A 26-story indoor pig farm is now operating in the Hubei province of China. The facility is being labeled an environmentally friendlier approach to meat production. However, experts have warned of increased zoonotic disease risk, alongside ethical concerns.
The facility is the largest of its kind in the world. It is said to have capacity to slaughter up to 1.2 million pigs per year. It has been built to address China’s growing demand for pork, which remains the most popular meat in the country.
Farming in the building began in October, when almost 4,000 female pigs were brought in. When fully operational, the facility — plus a near-identical second building sat behind it — will be able to house 650,000 animals combined.
From cement to pigs
The company behind the farm – Hubei Zhongxin Kaiwei Modern Farming – is new to the pig sector. It was previously invested in China’s cement industry until construction and cement saw a downturn in profitability. Subsequently, it looked to animal agriculture for new revenue and used its own materials to construct the mega farm.

[Stored items]
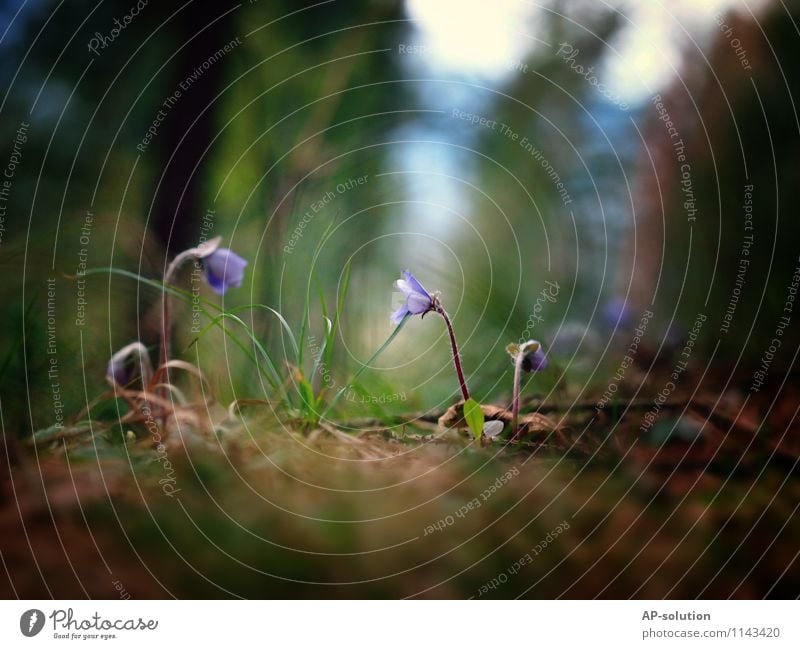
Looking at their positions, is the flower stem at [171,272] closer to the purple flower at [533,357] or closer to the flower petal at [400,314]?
the flower petal at [400,314]

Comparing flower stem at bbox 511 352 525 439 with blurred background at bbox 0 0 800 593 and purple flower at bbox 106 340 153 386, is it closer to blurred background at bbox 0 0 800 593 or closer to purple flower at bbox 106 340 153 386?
blurred background at bbox 0 0 800 593

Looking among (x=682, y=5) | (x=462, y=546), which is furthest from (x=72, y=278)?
(x=682, y=5)

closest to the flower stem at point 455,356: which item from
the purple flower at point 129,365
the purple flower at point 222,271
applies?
the purple flower at point 222,271

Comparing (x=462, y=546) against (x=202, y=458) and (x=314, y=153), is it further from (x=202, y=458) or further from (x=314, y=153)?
(x=314, y=153)

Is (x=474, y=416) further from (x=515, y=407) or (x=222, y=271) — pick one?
(x=222, y=271)

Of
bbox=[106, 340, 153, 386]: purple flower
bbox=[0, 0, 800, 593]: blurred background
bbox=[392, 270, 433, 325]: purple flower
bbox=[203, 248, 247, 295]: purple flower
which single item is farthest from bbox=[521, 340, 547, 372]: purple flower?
bbox=[106, 340, 153, 386]: purple flower

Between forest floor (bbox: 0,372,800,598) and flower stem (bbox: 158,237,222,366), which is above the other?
flower stem (bbox: 158,237,222,366)

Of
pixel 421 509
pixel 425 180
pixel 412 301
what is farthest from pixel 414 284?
pixel 421 509
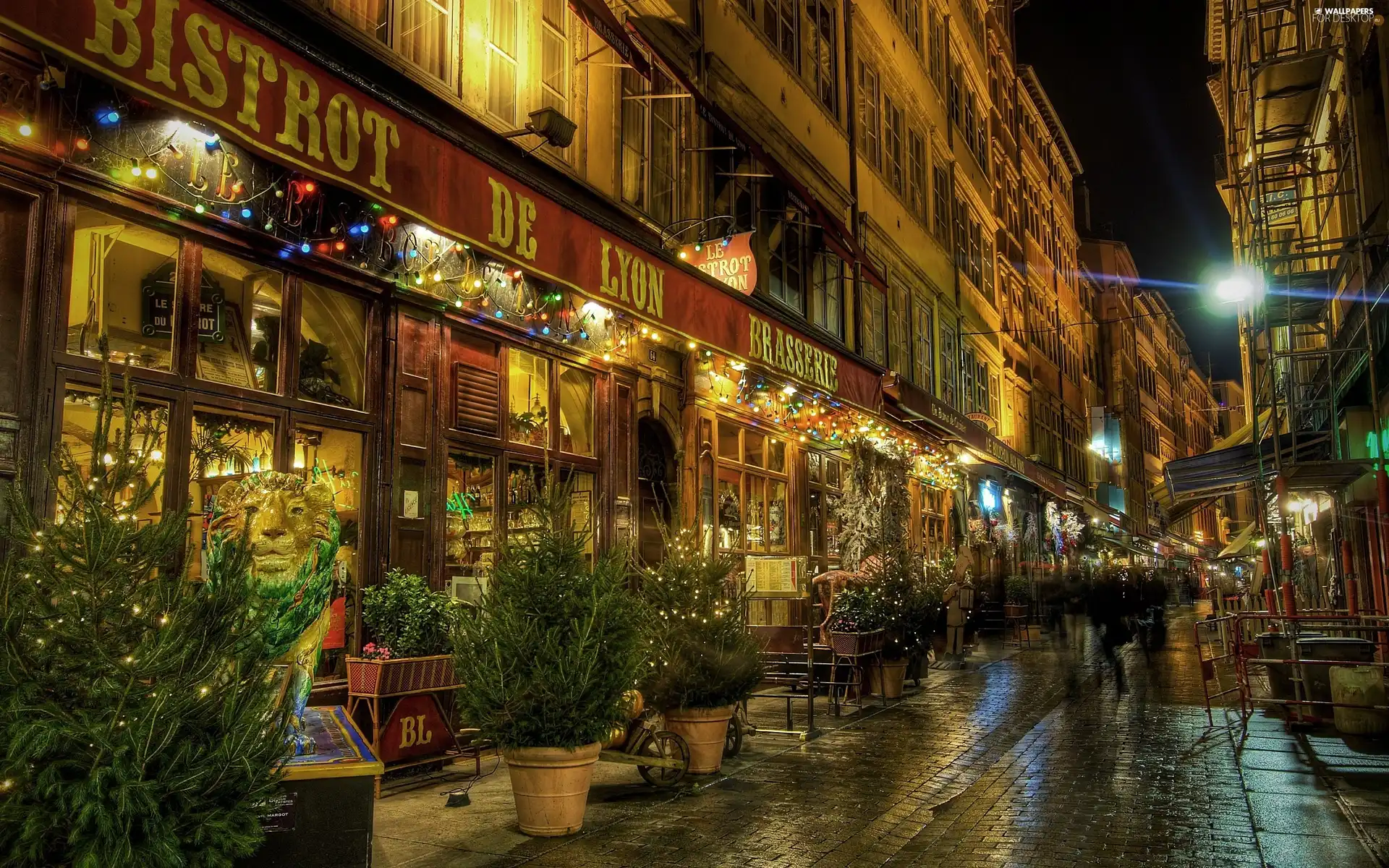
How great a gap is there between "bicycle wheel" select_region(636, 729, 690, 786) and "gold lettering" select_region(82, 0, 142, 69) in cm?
587

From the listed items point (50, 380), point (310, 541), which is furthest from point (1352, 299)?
point (50, 380)

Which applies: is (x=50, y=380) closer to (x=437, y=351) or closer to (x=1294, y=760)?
(x=437, y=351)

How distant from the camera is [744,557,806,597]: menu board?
13430mm

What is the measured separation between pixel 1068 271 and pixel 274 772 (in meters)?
52.7

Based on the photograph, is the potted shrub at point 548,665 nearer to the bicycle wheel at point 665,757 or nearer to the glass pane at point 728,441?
the bicycle wheel at point 665,757

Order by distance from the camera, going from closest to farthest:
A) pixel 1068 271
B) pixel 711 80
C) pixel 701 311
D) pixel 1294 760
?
pixel 1294 760 → pixel 701 311 → pixel 711 80 → pixel 1068 271

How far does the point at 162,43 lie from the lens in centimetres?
610

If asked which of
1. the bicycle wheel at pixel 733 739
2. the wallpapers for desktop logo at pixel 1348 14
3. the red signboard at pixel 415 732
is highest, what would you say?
the wallpapers for desktop logo at pixel 1348 14

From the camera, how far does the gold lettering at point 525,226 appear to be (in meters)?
9.21

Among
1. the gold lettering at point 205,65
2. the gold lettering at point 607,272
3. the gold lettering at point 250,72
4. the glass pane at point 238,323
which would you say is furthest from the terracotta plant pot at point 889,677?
the gold lettering at point 205,65

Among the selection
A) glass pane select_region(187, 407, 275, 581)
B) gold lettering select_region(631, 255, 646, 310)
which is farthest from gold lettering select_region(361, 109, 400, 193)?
gold lettering select_region(631, 255, 646, 310)

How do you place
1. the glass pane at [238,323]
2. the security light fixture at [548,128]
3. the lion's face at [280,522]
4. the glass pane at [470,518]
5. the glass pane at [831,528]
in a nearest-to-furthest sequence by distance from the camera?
1. the lion's face at [280,522]
2. the glass pane at [238,323]
3. the glass pane at [470,518]
4. the security light fixture at [548,128]
5. the glass pane at [831,528]

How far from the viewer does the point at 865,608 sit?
43.9ft

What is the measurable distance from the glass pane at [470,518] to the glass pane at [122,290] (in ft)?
10.8
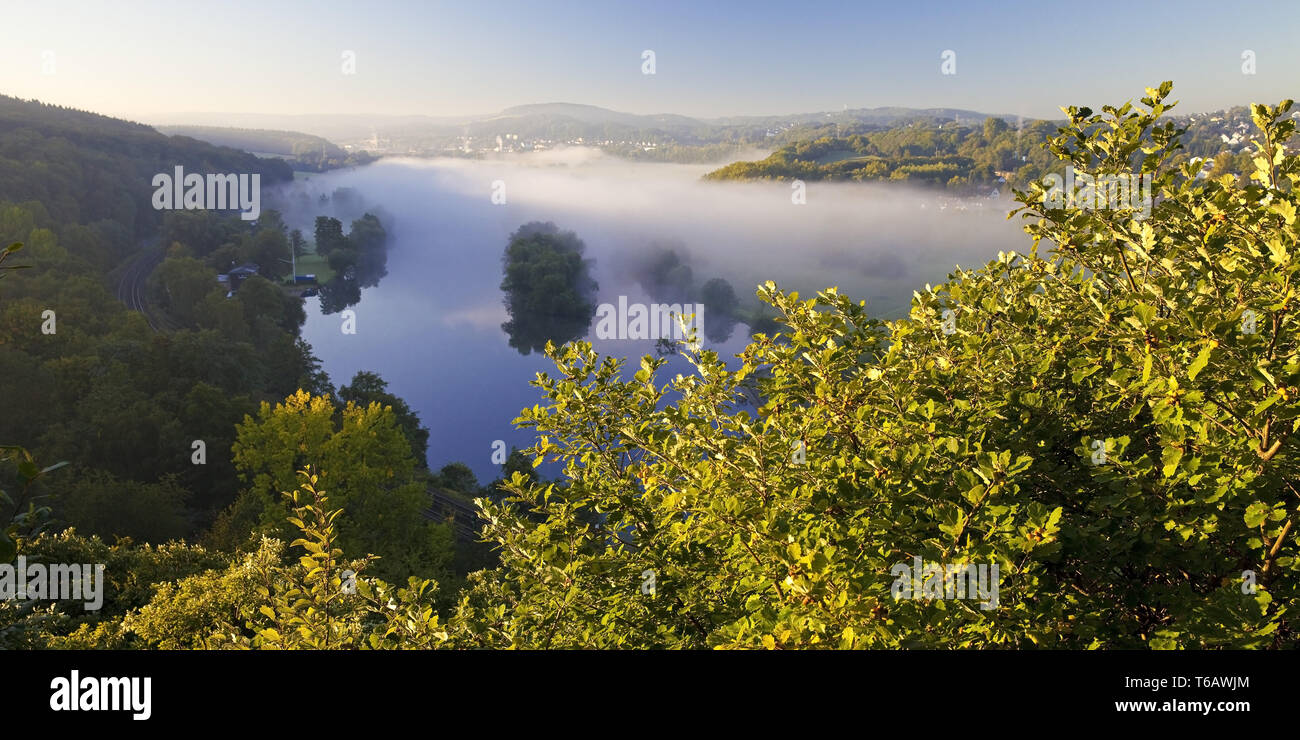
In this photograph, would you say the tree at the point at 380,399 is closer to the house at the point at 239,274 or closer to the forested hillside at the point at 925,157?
the house at the point at 239,274

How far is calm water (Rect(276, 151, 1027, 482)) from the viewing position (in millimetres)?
70312

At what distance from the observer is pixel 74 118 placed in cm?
15162

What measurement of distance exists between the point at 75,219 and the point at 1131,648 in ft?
379

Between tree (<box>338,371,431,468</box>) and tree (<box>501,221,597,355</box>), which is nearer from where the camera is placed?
tree (<box>338,371,431,468</box>)

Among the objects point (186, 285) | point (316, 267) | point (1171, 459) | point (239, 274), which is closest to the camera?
point (1171, 459)

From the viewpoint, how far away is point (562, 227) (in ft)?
427

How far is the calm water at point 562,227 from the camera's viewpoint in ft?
231

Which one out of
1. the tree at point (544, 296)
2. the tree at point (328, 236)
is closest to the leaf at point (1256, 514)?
the tree at point (544, 296)

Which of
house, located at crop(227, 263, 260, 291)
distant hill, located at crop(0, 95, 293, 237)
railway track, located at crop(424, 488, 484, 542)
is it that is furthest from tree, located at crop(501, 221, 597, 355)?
distant hill, located at crop(0, 95, 293, 237)

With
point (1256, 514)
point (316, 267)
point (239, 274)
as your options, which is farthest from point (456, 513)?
point (316, 267)

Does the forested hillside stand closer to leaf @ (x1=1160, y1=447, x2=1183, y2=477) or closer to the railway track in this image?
the railway track

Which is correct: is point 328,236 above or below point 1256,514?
above

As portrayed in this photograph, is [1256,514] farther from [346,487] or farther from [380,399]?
[380,399]

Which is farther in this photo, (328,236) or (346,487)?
(328,236)
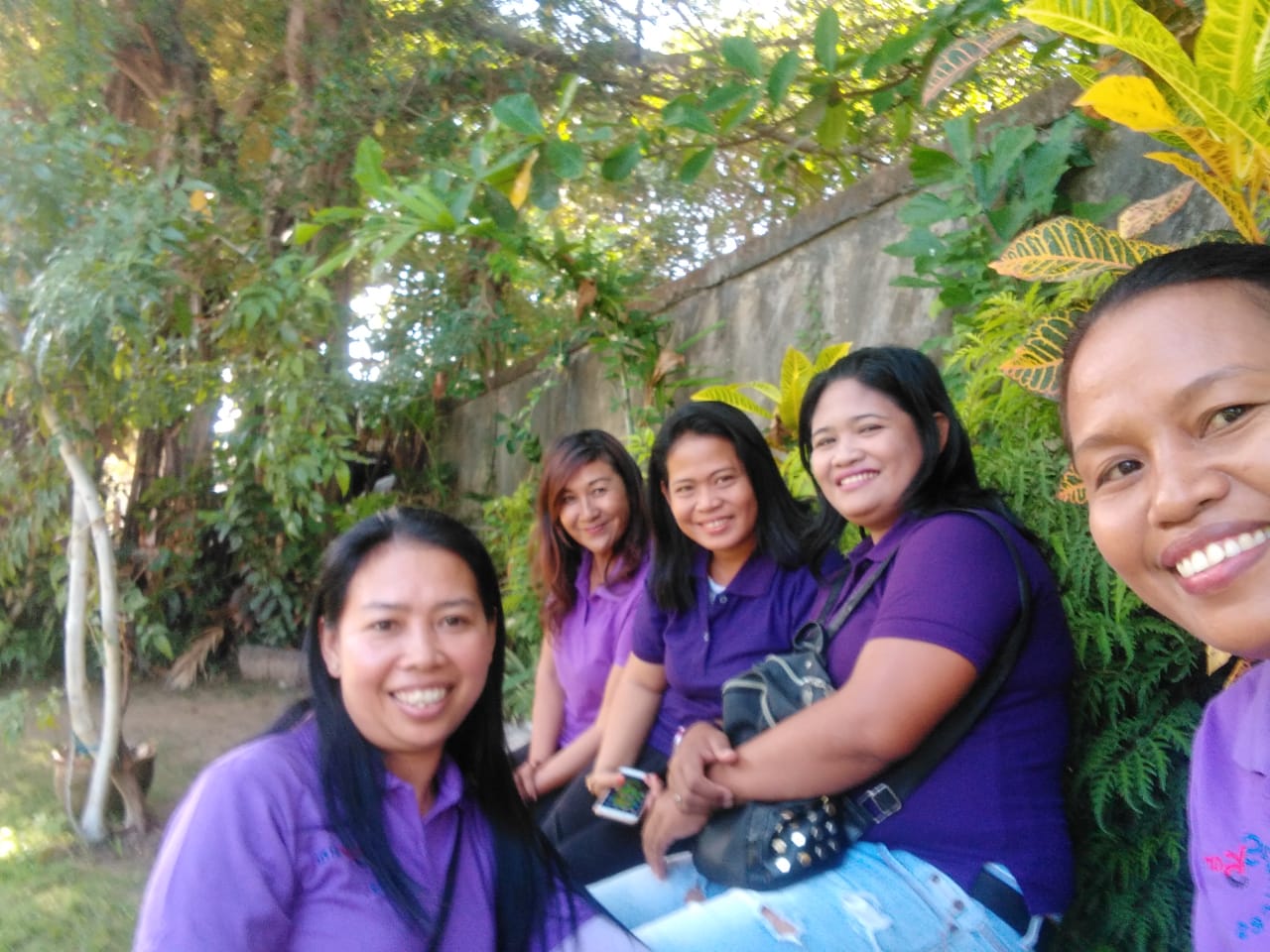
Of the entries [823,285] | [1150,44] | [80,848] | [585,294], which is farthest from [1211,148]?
[80,848]

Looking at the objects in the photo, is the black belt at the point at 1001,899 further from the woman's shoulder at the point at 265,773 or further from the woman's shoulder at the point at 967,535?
the woman's shoulder at the point at 265,773

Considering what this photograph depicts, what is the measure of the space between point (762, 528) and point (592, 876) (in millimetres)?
882

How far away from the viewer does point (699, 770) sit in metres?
1.90

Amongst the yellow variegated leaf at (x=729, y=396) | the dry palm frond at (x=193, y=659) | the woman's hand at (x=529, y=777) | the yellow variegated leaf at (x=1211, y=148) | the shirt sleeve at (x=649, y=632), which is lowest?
the dry palm frond at (x=193, y=659)

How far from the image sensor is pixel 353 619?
156cm

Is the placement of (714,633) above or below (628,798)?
above

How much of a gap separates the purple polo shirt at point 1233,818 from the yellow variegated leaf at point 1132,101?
77cm

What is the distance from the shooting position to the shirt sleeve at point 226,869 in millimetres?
1242

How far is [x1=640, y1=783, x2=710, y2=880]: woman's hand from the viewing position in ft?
6.35

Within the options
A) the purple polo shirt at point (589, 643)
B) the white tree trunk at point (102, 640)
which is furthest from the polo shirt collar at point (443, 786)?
the white tree trunk at point (102, 640)

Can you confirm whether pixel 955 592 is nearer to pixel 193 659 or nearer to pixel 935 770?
pixel 935 770

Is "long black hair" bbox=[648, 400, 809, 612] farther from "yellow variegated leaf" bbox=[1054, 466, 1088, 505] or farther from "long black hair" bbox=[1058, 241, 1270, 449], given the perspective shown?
"long black hair" bbox=[1058, 241, 1270, 449]

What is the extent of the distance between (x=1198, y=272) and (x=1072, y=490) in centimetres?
82

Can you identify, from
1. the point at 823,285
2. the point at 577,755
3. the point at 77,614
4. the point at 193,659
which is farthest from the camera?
the point at 193,659
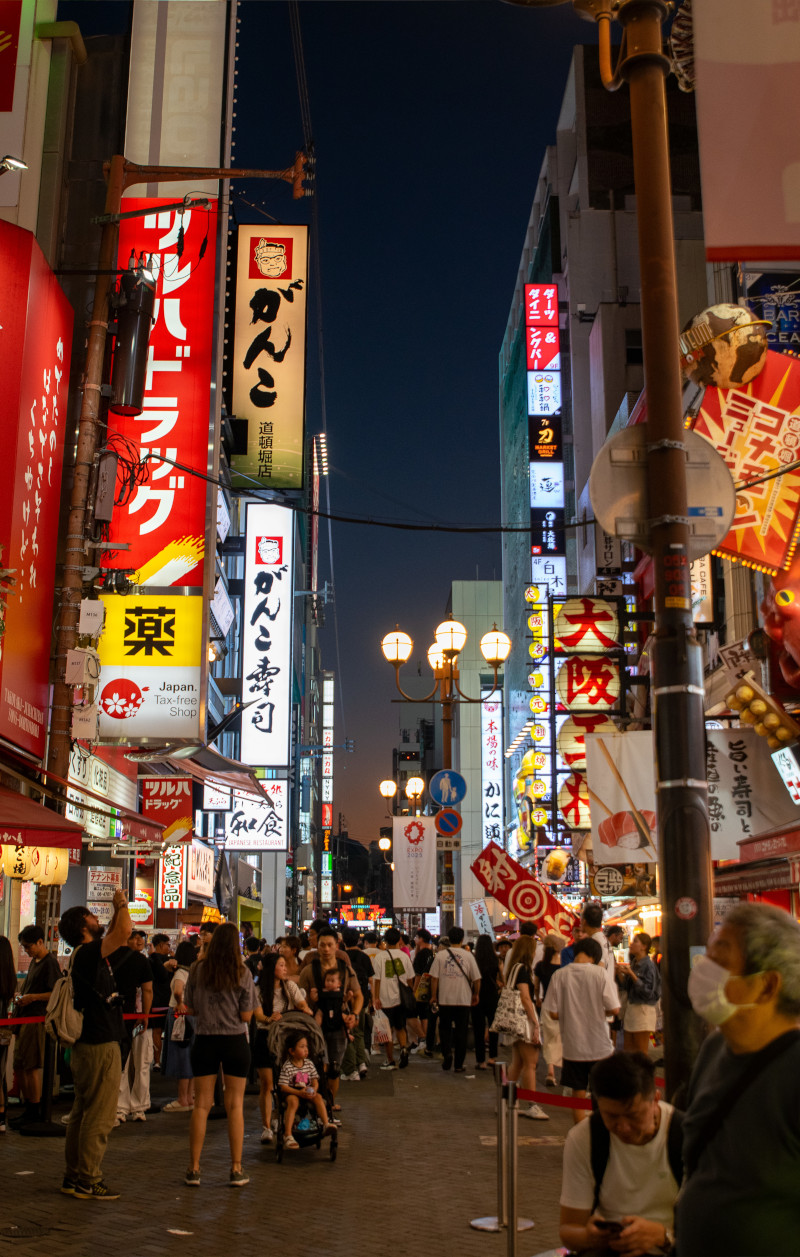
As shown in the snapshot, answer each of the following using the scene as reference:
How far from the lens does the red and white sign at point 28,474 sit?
14.8m

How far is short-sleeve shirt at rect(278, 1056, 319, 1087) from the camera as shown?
1071cm

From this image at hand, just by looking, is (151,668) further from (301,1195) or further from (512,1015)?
(301,1195)

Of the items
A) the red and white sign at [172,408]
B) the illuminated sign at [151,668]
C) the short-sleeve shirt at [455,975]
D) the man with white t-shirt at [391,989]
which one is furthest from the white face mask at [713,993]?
the man with white t-shirt at [391,989]

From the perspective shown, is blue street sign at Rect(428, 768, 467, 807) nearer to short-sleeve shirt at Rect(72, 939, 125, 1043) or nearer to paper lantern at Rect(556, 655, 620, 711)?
paper lantern at Rect(556, 655, 620, 711)

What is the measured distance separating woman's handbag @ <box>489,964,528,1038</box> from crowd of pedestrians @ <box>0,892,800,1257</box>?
21mm

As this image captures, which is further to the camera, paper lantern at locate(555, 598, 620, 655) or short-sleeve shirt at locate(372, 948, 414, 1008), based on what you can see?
paper lantern at locate(555, 598, 620, 655)

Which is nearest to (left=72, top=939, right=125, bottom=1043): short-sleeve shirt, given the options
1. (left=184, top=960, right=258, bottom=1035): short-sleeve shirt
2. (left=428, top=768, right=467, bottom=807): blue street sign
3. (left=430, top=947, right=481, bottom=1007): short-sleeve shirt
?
(left=184, top=960, right=258, bottom=1035): short-sleeve shirt

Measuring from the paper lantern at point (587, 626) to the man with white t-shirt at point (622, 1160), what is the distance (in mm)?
19815

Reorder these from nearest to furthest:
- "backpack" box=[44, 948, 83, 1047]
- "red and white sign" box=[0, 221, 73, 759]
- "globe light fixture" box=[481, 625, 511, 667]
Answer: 1. "backpack" box=[44, 948, 83, 1047]
2. "red and white sign" box=[0, 221, 73, 759]
3. "globe light fixture" box=[481, 625, 511, 667]

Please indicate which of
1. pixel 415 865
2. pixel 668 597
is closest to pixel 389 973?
pixel 415 865

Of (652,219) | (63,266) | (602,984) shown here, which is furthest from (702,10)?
(63,266)

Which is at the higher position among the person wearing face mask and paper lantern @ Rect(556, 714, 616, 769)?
paper lantern @ Rect(556, 714, 616, 769)

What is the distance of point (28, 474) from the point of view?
1552 centimetres

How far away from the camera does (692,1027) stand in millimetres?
5516
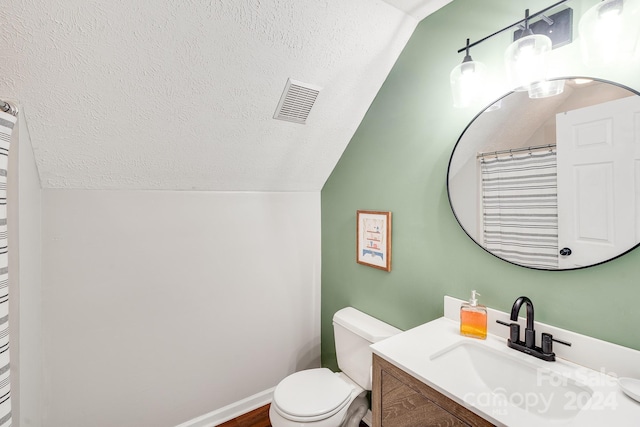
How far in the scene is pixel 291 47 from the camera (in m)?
1.35

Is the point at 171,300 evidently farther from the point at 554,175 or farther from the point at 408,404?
the point at 554,175

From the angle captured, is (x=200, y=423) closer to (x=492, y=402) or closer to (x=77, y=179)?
(x=77, y=179)

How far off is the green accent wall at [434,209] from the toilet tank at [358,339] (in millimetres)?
90

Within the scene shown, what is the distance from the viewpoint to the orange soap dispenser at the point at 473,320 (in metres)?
1.19

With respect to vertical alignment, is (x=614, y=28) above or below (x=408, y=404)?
above

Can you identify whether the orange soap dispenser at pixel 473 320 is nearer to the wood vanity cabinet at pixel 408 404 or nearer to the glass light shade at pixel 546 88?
the wood vanity cabinet at pixel 408 404

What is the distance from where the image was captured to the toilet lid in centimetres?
144

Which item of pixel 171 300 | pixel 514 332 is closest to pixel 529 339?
pixel 514 332

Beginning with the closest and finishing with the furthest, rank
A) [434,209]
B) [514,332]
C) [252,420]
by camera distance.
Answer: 1. [514,332]
2. [434,209]
3. [252,420]

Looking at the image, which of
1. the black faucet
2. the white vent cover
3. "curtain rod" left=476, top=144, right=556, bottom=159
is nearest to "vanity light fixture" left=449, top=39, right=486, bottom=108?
"curtain rod" left=476, top=144, right=556, bottom=159

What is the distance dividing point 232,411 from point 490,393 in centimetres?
170

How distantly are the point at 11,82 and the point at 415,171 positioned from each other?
1.67 meters

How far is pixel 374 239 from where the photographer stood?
1.78 meters

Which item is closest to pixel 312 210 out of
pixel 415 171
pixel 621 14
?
Result: pixel 415 171
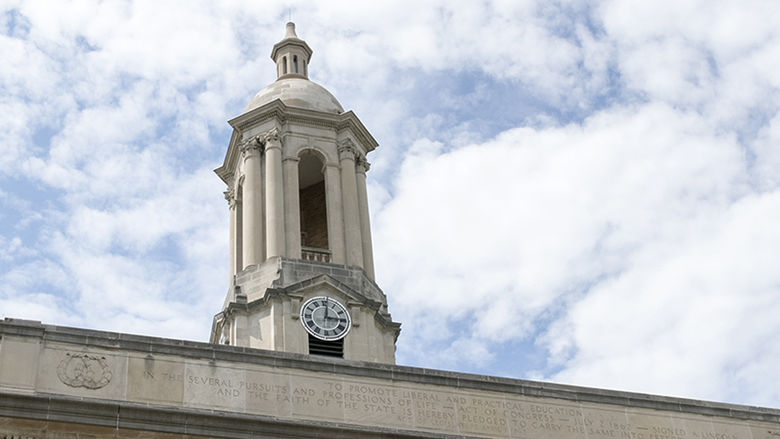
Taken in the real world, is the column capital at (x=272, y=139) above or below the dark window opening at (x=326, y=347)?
above

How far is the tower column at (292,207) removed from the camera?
42188 millimetres

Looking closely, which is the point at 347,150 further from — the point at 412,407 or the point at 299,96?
the point at 412,407

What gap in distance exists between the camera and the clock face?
131ft

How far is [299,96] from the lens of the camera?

-- What to do --
[A] According to the pig farm article, how many female pigs were brought in when farming in the building began?
[B] Write out the passage of the pig farm article that begins at the words "A 26-story indoor" and stops after the words "650,000 animals combined.".
[C] List every number written in digits in the pig farm article.

-- Answers to the exercises --
[A] Almost 4,000 female pigs were brought in.

[B]
A 26-story indoor pig farm is now operating in the Hubei province of China. The facility is being labeled an environmentally friendlier approach to meat production. However, experts have warned of increased zoonotic disease risk, alongside ethical concerns.
The facility is the largest of its kind in the world. It is said to have capacity to slaughter up to 1.2 million pigs per year. It has been built to address China’s growing demand for pork, which remains the most popular meat in the country.
Farming in the building began in October, when almost 4,000 female pigs were brought in. When fully operational, the facility — plus a near-identical second building sat behind it — will be able to house 650,000 animals combined.

[C] 26; 1.2 million; 4,000; 650,000